How Our AI Portfolio Optimizer Uses Machine Learning to Build Smarter Portfolios

Most portfolio tools ask you to pick stocks and then tell you how risky your choices are. That is backwards. The interesting question is not "how risky is this basket?" but "given a universe of 200 stocks, which 12 should I own, how much of each, and why?"

That is what the AI Portfolio Optimizer does. It uses a machine learning model trained on real market data to predict forward returns, then combines those predictions with risk management, correlation filtering, and position sizing to build complete portfolios tailored to your risk tolerance.

This article explains how each piece works, why certain design choices were made, and what the system can and cannot do.

The Problem With Equal-Weight Portfolios¶

The simplest portfolio strategy is to pick a handful of stocks and split your money evenly across them. It is easy to understand and easy to implement. It is also leaving performance on the table.

Equal weighting ignores everything we know about individual stocks. A high-conviction pick with low volatility gets the same allocation as a speculative name with twice the risk. Two stocks that move in lockstep both get full weight, doubling your exposure to a single risk factor without any diversification benefit.

The AI Portfolio Optimizer solves this by making allocation decisions based on predicted returns, measured risk, and how stocks move relative to each other. The result is a portfolio where every position earns its place.

Step 1: Predicting Forward Returns With XGBoost¶

At the core of the system is an XGBoost regression model trained to predict 30-day forward stock returns.

Stored items

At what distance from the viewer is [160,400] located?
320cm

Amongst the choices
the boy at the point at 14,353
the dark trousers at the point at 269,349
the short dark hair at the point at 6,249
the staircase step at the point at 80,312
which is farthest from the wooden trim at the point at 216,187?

**Problem A**
Duplicate the stretch of the portfolio optimizer article from "The simplest portfolio" through "forward stock returns.".
**Problem B**
Answer these questions from the portfolio optimizer article:
(i) How large is the universe of stocks in the example question, and how many of them are to be owned?
(ii) Under equal weighting, what happens to two stocks that move in lockstep?
(iii) What type of model sits at the core of the system, and what does it predict?
**Problem C**
List every item that the portfolio optimizer article says the system combines with its return predictions to build portfolios.

**Correct answer A**
The simplest portfolio strategy is to pick a handful of stocks and split your money evenly across them. It is easy to understand and easy to implement. It is also leaving performance on the table.

Equal weighting ignores everything we know about individual stocks. A high-conviction pick with low volatility gets the same allocation as a speculative name with twice the risk. Two stocks that move in lockstep both get full weight, doubling your exposure to a single risk factor without any diversification benefit.

The AI Portfolio Optimizer solves this by making allocation decisions based on predicted returns, measured risk, and how stocks move relative to each other. The result is a portfolio where every position earns its place.

Step 1: Predicting Forward Returns With XGBoost¶

At the core of the system is an XGBoost regression model trained to predict 30-day forward stock returns.

**Correct answer B**
(i) The universe holds 200 stocks, and 12 of them are to be owned.
(ii) Both get full weight, which doubles exposure to a single risk factor without any diversification benefit.
(iii) An XGBoost regression model sits at the core, and it predicts 30-day forward stock returns.

**Correct answer C**
risk management
correlation filtering
position sizing